I am blown away at the fact that with as diverse a viewing group as we have here on the HTF, not ONE person has given a good review of this film.

I'm glad I didn't go see it. Thanks to all for the honest reviews. You saved me $8.00 and a lot of misery it appears.

JC
post #53 of 58

Re: Eragon - reviews

Quote:
Originally Posted by Gabriel>P
Outside a dragon that looks like a hawk more then anything, it looks completely lost and fake.
Pffft. Everybody knows dragons are covered in dandelions, not scales. And they breathe garlic-bread, not fire.

Really, why is The Neverending Story the only movie that has the imagination to make a dragon that doesn't look Reign Of Fire-ish.

Sorry about the thread fart, back to your discussion.
post #54 of 58

Re: Eragon - reviews

Quote:
However, the adults who made the decisions to publish the book and make the movie really should have known better.

The publishers were his parents, who own the publishing company that printed his book, and paid for all the advertising. It's a stretch to say the author achieved his position by his own means.
post #55 of 58

Re: Eragon - reviews

Quote:
The publishers were his parents, who own the publishing company that printed his book, and paid for all the advertising.
I had no idea. I stand by my original statement that it was a bad idea.
post #56 of 58

Re: Eragon - reviews

Actually, I believe his parents owned a PR firm (or perhaps a smaller publishing label), but knew someone that owned the larger publisher that ended up publishing the books.

In any case, the whole Eragon "15 year old author" news story frenzy that followed resulted in a large slate of copy-cat publishers pushing books by "the youngest author ever" - of which, most are pretty much just trash.
post #57 of 58

Re: Eragon - reviews

The version of the story I read is that yes, nepotism got Paolini's foot in the door, but he became a best-selling author in his own right later.

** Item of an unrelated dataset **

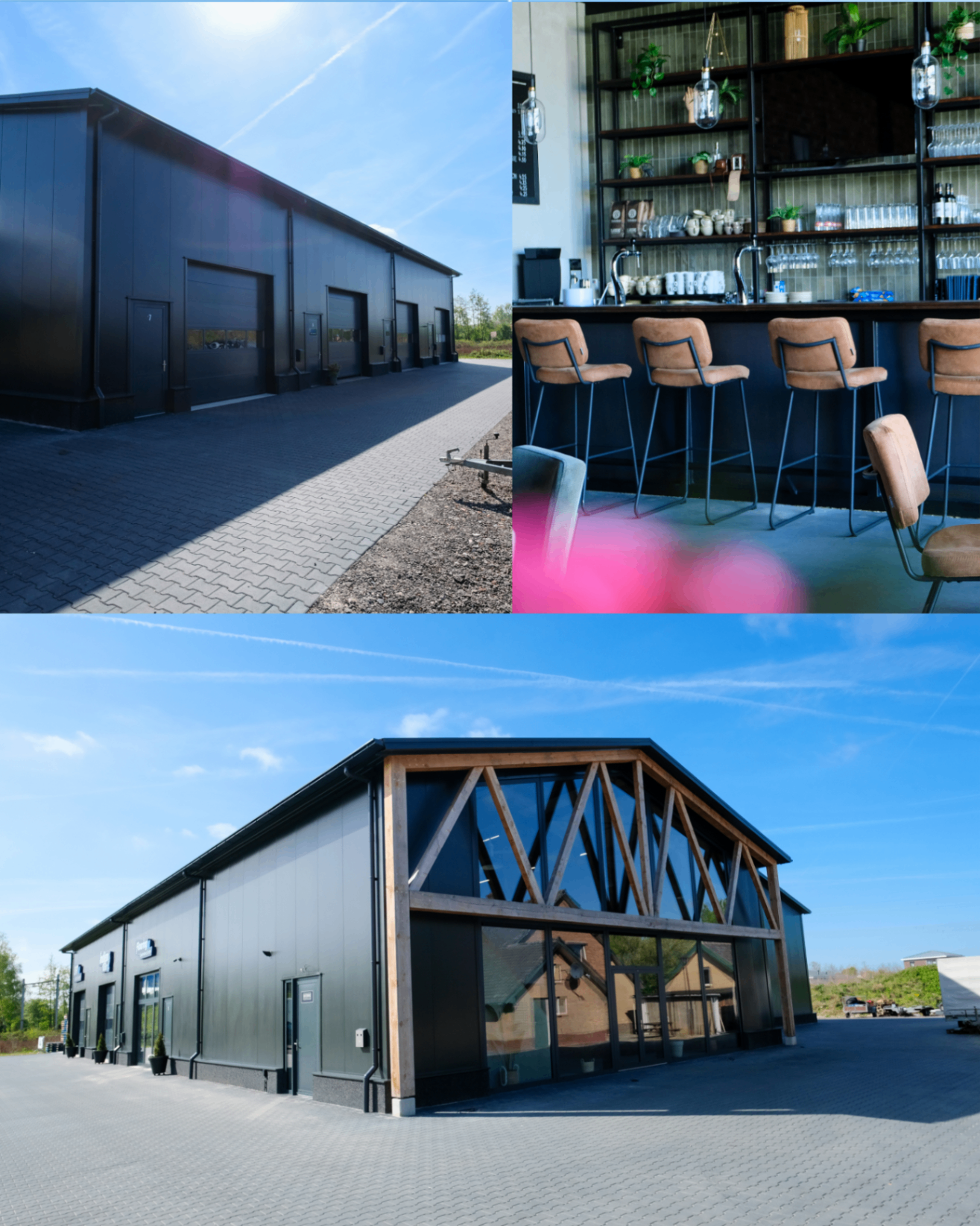 Bajo Bouw, Website fotografie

The original edition of Eragon was self-published by his parents. However, during his marketing efforts (which included doing readings in school libraries), his story caught the attention of a kid who just happened to be the son of another author, who brought it to his publisher's attention, and the rest is history. I haven't read the books, so I'll give Paolini the benefit of the doubt. I'm even willing to assume "Eragon" isn't so much a rip-off of "Aragorn" as much as simply a slight alteration of "Dragon", given the deep connection dragon and rider share.

As for the movie...

It Wasn't That Badâ„¢

Yes, it's a poor man's version of the original Star Wars, clothed in Tolkienesque stereotypes. And 15-year-old author or not, I would have expected a grown-up screenwriter to be able to do a more mature rendering of the basic hero's-journey-lite premise. Too much exposition and too little character development. "Turning off your brain and enjoying the fireworks" won't work, as even a turned-off brain can't be fooled THAT much.

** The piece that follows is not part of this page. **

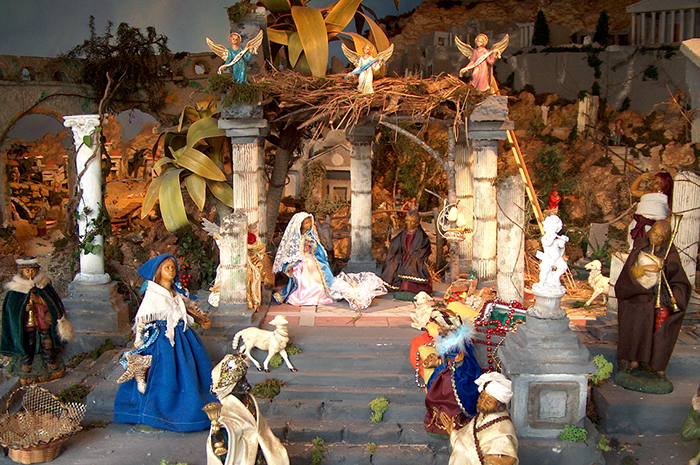 Nativity scenes - Christmas in Italy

And yet... There's a pretty cool adventure flick screaming to get out from under the dull script and the music video direction. Jeremy Irons makes up for D&D with a strong performance as Brom (Mr. Kenobi if you're nasty), and Robert Carlyle chews up the scenery, the script, and his co-stars as Durza, right-hand man to the REAL bad guy, who in true Sauron/Palpatine fashion, spends most of the movie speaking of how evil he is, but never actually doing anything even mildly mean.

I've read many scathing reviews of Ed Speleers' turn as Eragon, but all things considered, he did as well as could be expected from the lines he had to speak.

The dragon was lovely, though the CGI pales in comparison to that of LOTR, HP, and Narnia, but I enjoyed Rachel Weisz's vocal performance.

Is it as good as LOTR? Boy, don't make me laugh. Is it as good as Harry Potter? Not in this life. Is it as good as Narnia? C. S. Lewis sez "bitch, please". Star Wars? Look, poo-poo on GL's writing and direction all you want, he still runs circles around Eragon. Big, fat, wide, Pluto-orbit-sized circles.

But... There's something there. I would be interested in an eventual extended cut. And it should look gorgeous in BD.

I can't recommend this film in good conscience. But I like it, in its own way. I might get the DVD (or BD, if I crack and buy a player by then).
post #58 of 58

Re: Eragon - reviews

The film's Friday-to-Friday box office business dropped by nearly 70%. Apparently, word of mouth is fatal.